Remember presentations with acetates or maybe 35 mm slides? Remember how quickly PowerPoint replaced these as a standard for professional presentations? This past year has seen the release of fantastic tools for data visualization, but perhaps even more importantly, informative and captivating examples of the use of data visualization to inform audiences. Examples are FusionCharts, Datawrapper, and Leaflet, along with offerings from stalwarts Google and Microsoft. Senior executives can use these tools to explain the complex business environments within which their companies are operating. Analyst teams can use them to trigger discussions about previously underappreciated facts. Pictures are great for helping humans recognize patterns and identify trends and outliers (think of how the simple but powerful scatter plot can show both of these). As these types of presentations become more common, the demand for IT departments to support the tools, and underlying databases, will grow rapidly. 2016 looks like the year where these powerful visualization tools could make the jump from unusual to common.
These three trends come to my mind for simple reasons:
- The basic technologies, processes, and capabilities exist. They are still relatively experimental, but thousands of trials are running. We are learning quickly, and all that is missing is for the learning to become complete enough.

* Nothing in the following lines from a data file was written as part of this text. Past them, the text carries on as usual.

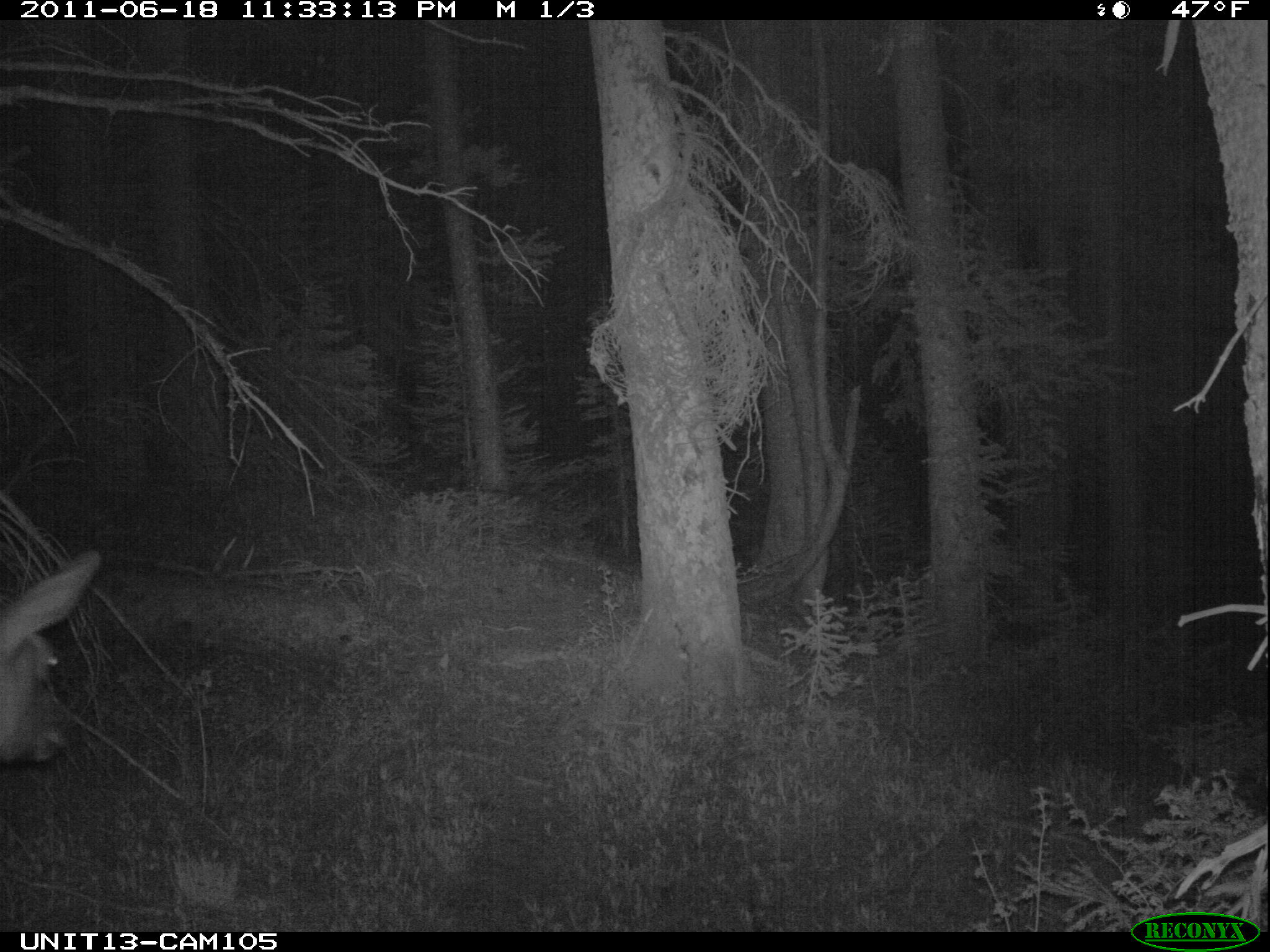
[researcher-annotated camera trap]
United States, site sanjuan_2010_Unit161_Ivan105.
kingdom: Animalia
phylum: Chordata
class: Mammalia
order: Artiodactyla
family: Cervidae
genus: Cervus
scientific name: Cervus elaphus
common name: red deer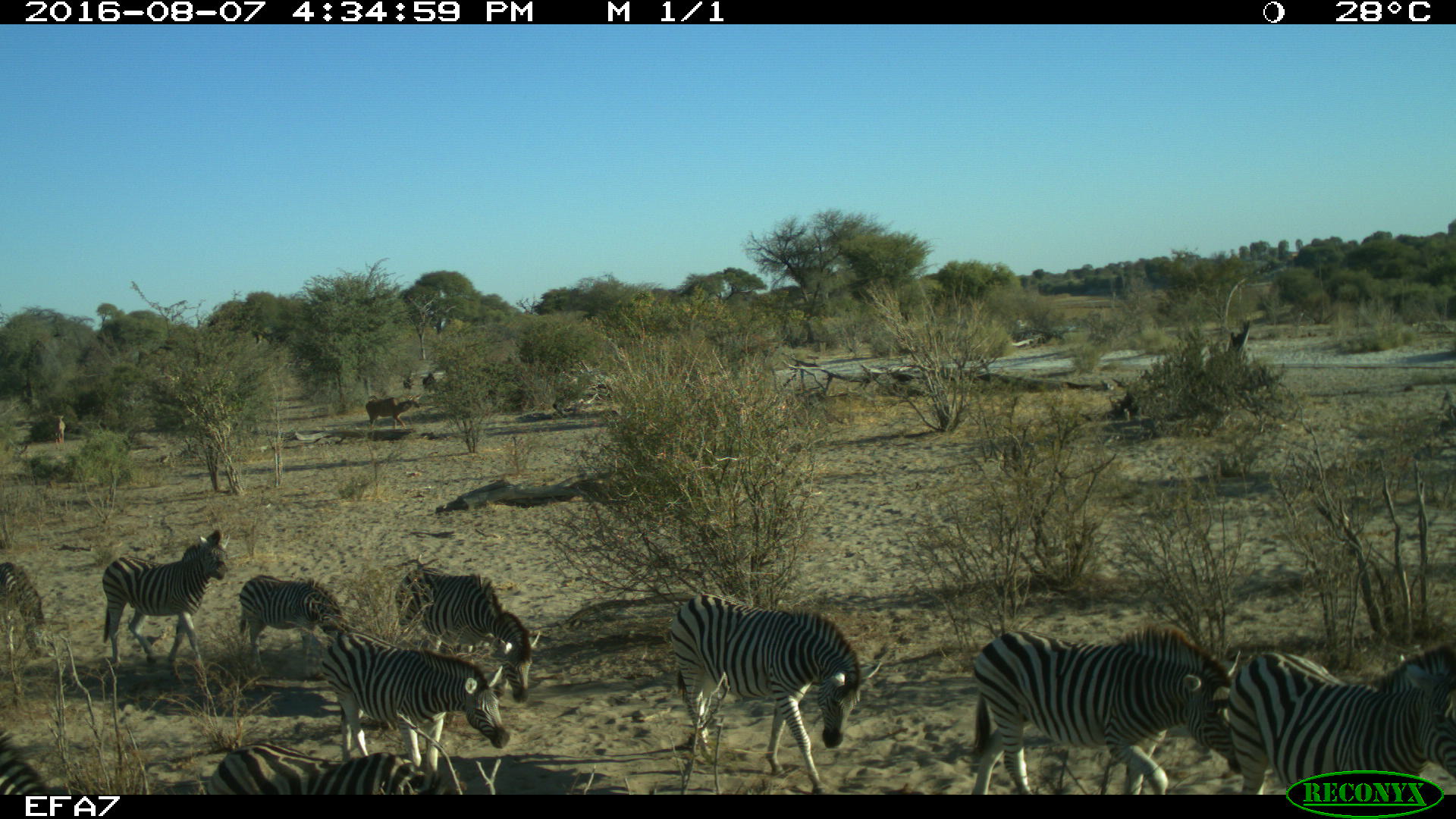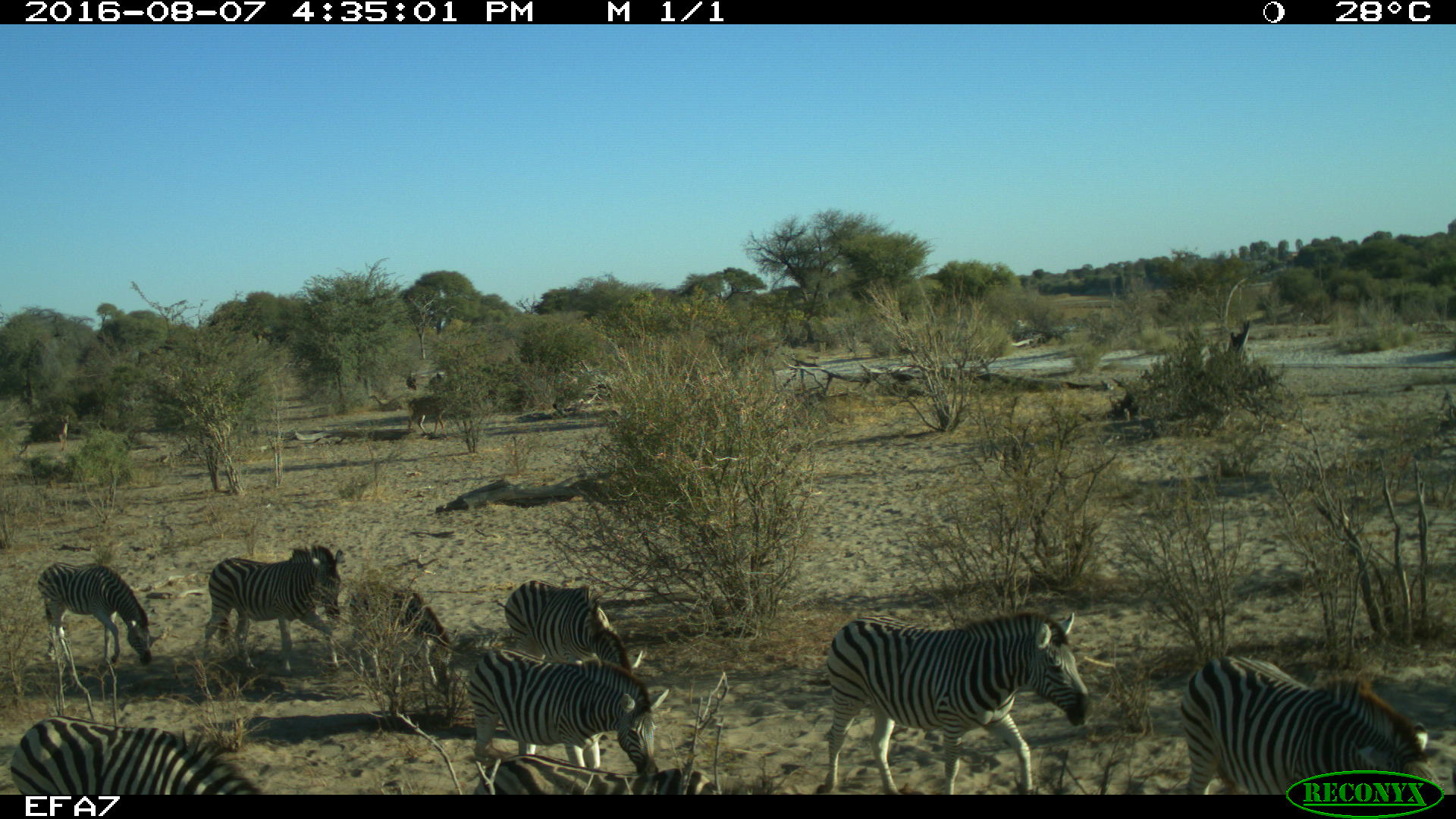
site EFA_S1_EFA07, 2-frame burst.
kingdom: Animalia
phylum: Chordata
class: Mammalia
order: Perissodactyla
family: Equidae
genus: Equus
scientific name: Equus quagga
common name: plains zebra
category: zebraplains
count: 10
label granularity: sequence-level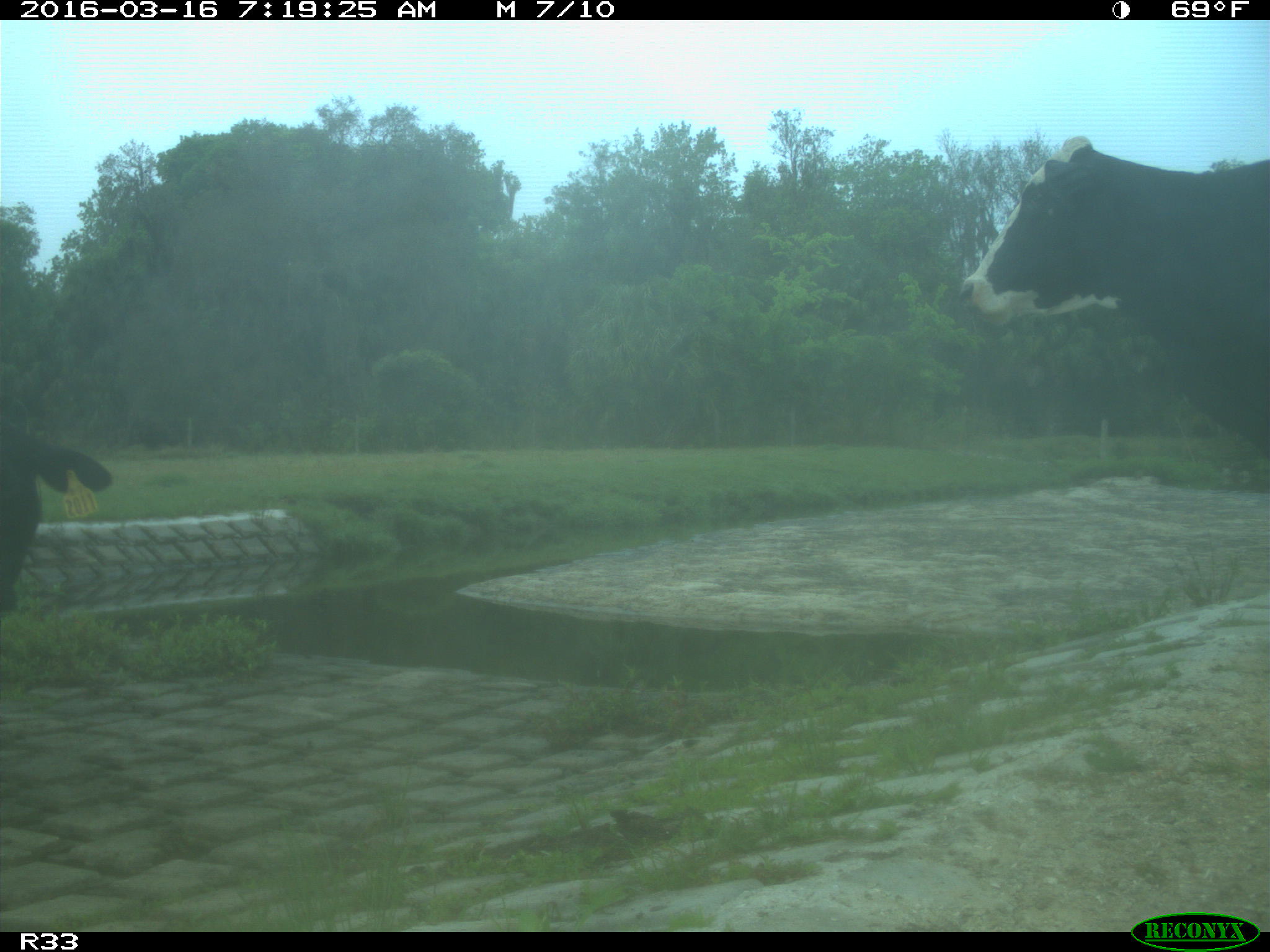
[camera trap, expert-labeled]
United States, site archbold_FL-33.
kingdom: Animalia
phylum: Chordata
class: Mammalia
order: Artiodactyla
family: Bovidae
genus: Bos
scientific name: Bos taurus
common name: domestic cow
Bos taurus (domestic cow).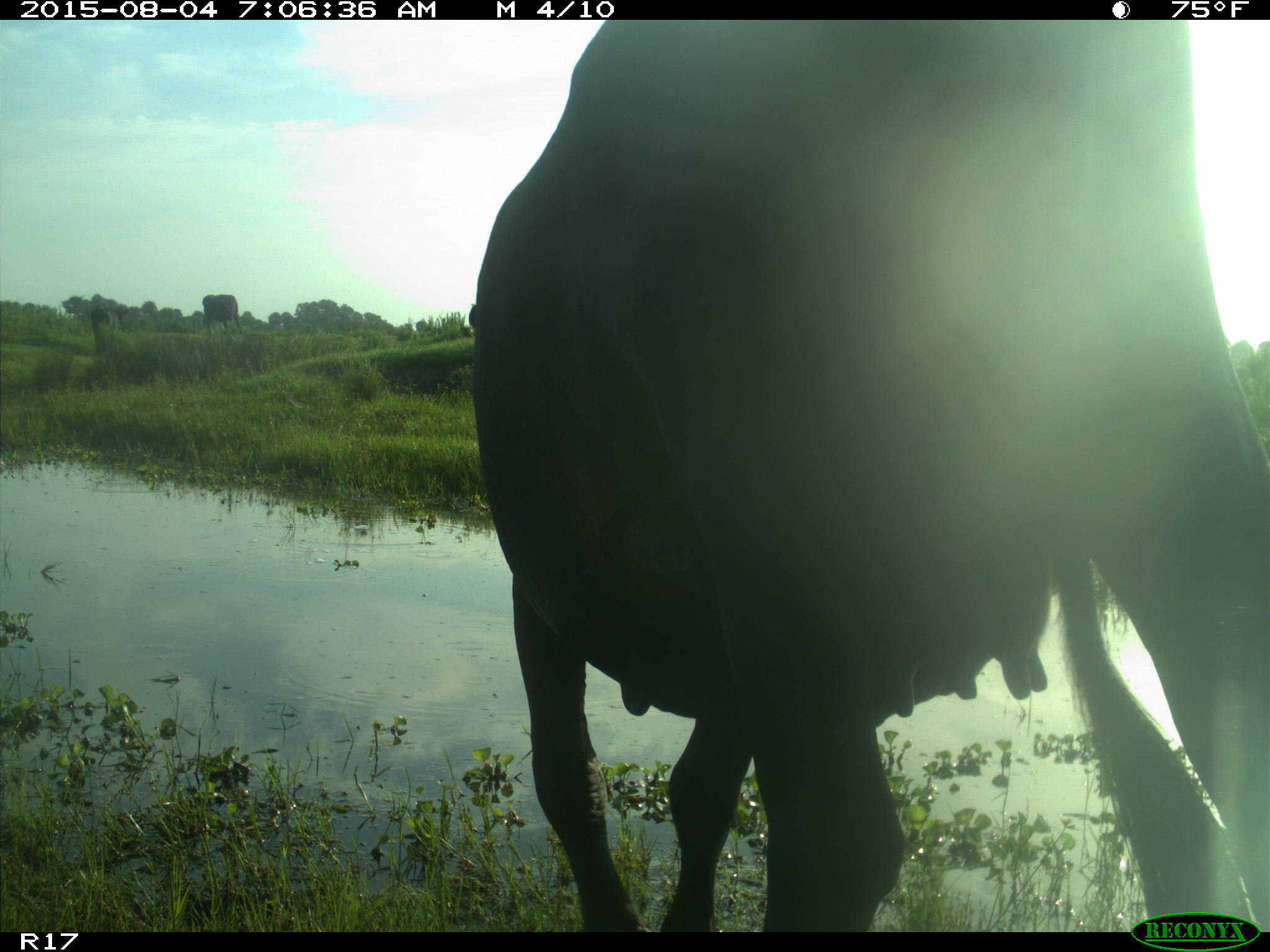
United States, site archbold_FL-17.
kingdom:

- Each trend allows us to simplify our lives. Wearables integrate into how we work. What if we did not have to remember our smartphones? Instead, we’d just get dressed, and whatever we wore would connect us to our information, like Peanuts’ Pigpen was connected tohis cloud behind him? Machine intelligence can take a tsunami of information and turn it into a few clear islands of information. Data visualization lets us more easily see the important rather than be overwhelmed by streams of the usual. These trends bring “easy.”
- The benefits of each trend are obvious. Convenience, reduced mental complexity, and improved insight clearly connect to our jobs and ourdesire to work smarter, better, and in a more interesting way.
It boils down to a complete and easy win. And really that’s always why we’ve seen successful technologies take off. Their benefit is obvious, they’re easy to understand, and they’re compatible with how we want to work. For these reasons, wearables, machine intelligence, and data visualization are well positioned to transition into the mainstream and the daily lives of corporate IT departments in 2016.